There are several different types of literary genres found in the Bible. To best understand and interpret what you are reading, you need to know what type of literature you’re looking at. I’ll attempt to cover the various genres in upcoming posts. I’ll begin where the Bible begins— with the Old Testament Narratives.
There are 17 Old Testament narratives. They are: Genesis, Exodus, Leviticus, Numbers, Deuteronomy, Joshua, Judges, Ruth, First Samuel, Second Samuel, First Kings, Second Kings, First Chronicles, Second Chronicles, Ezra, Nehemiah, Esther. The first five listed make up the Pentateuch/Law. There is also narrative in the New Testament (for example—Acts which would be similarly interpreted, and parts of the gospels).
The 17 books listed above are historical narratives— they give us the history of Israel from its beginning to the time of the prophet Malachi (though they are not arranged chronologically which can be confusing!). “In the Pentateuch, Israel was chosen, redeemed, disciplined, and instructed. The remaining 12 historical books record the conquest of the land, the period of the judges (who were individuals raised up by God to be military deliverers for Israel as surrounding nations were threatening them), the formation of a united kingdom, and the division of that kingdom into the North (Israel) and the South (Judah). Both were taken into captivity but many of the people eventually returned.” (From The Wilkinson and Boa Bible Handbook.)
Not only do the narratives give the history of Israel, they also give readers the meta-narrative— or the bigger story of the universal plan of God… from creation to the fall, to God’s plan and story of redemption… as he redeems a people for Himself. These themes are woven throughout each book.
Old Testament narratives are stories about certain events and people, but most of all, they are about God— at work in His creation and among His people. Because we tend to associate “stories” with fiction, the term narratives is used since these accounts are real— and though I’m not going to get into it here, there is plenty of extra-biblical evidence (extra-biblical means outside of the Bible— for example King Ahab of Israel who is mentioned in the Bible in Kings and Chronicles is also mentioned outside of the Bible on an ancient Assyrian monument) to support the fact that these people and events actually existed.
As we read through the narratives, there can be some confusion because they do not always teach directly (explicitly). Instead they tend to teach indirectly (implicitly) through the lives of the characters. For example, David committed adultery with Bathsheba and murdered her husband Uriah (2 Sam 11). There is not explicit teaching on adultery and murder following this part of David’s story. Instead, there is implicit teaching in that it says the Lord was displeased (though many other OT stories don’t even go as far as to say the Lord was displeased) and in 2 Samuel 12 when Nathan confronts David.
But the thing is, the original audience (Jews circa 900 BC) would have been hearing and reading this story about David in the context of the rest of their Scriptures. They would have previously known that Exodus 20:13-14 commanded “You shall not kill… you shall not commit adultery.” So when they heard this story about David they would have understood it was wrong because they were familiar with the explicit teaching found in the law. The author and original audience held the same presuppositions that we do not necessarily share. What was obvious to the original audience is not always obvious to us. Again, that is why it is important for us to take in the whole Bible to get an overall context! I’ve seen people take such stories in the Old Testament completely out of context by saying that since it happened and is in Bible it must be okay. That would be reading out of context and in ignorance to the type of literature it is.

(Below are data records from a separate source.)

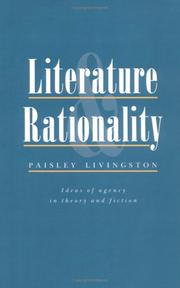 Cover of: Literature and rationality: ideas of agency in theory and fiction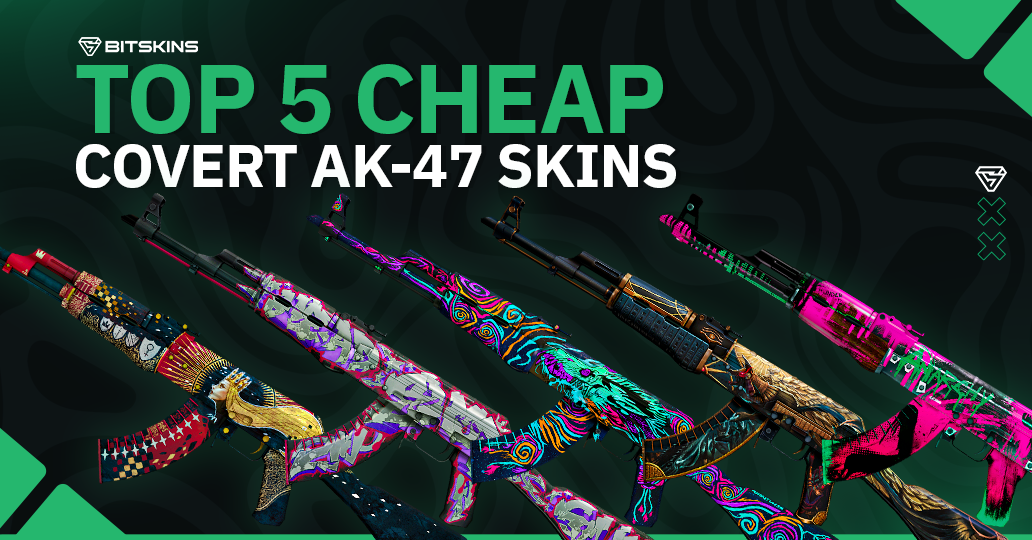 Top 5 Cheap Covert AK-47 Skins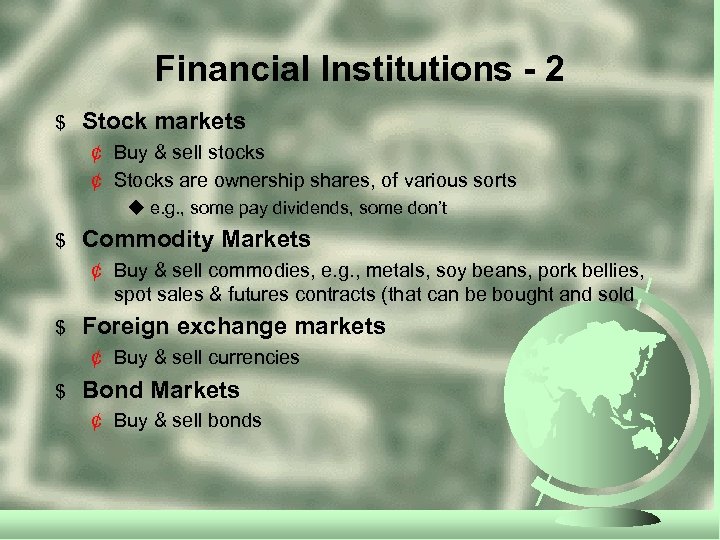 Financial Institutions - 2 $ Stock markets ¢ Buy & sell stocks ¢ Stocks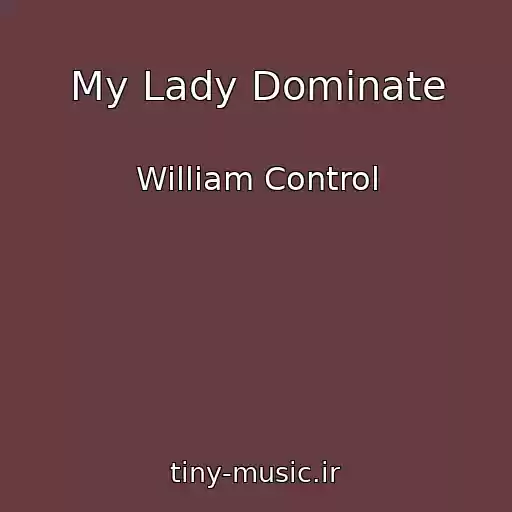 کاور آهنگ My Lady Dominate از William Control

So, with that said, here are 10 principles to help you interpret historical narratives (taken from How to Read the Bible for All Its Worth):
1. Old Testament narratives do not usually teach doctrine directly.
2. An Old Testament narrative usually illustrates doctrine taught elsewhere in the Bible.
3. Narratives record what happened, not what should have happened, therefore not every story has a single identifiable moral application.
4. What people do in narratives is not always a good example to us— often it is the opposite.
5. Most characters in the narratives are FAR from perfect— as are their actions.
6. We are not always told whether the actions in the narratives are good or bad— we are expected to judge based on what God has taught us elsewhere in Scripture.
7. The Old Testament narratives are selective and the inspired authors did not give us every last detail to each story, so don’t impose a meaning if you can’t see one.
8. They were not written to answer all of our theological questions— they have specific, limited purposes.
9. Narratives may teach explicitly or implicitly. When we are looking at what is implicit especially, we should rely on prayer and the Holy Spirit to help us understand based on the narrative instead of imposing our own ideas onto it.
10. God is the protagonist — the main character and hero, of all biblical narratives.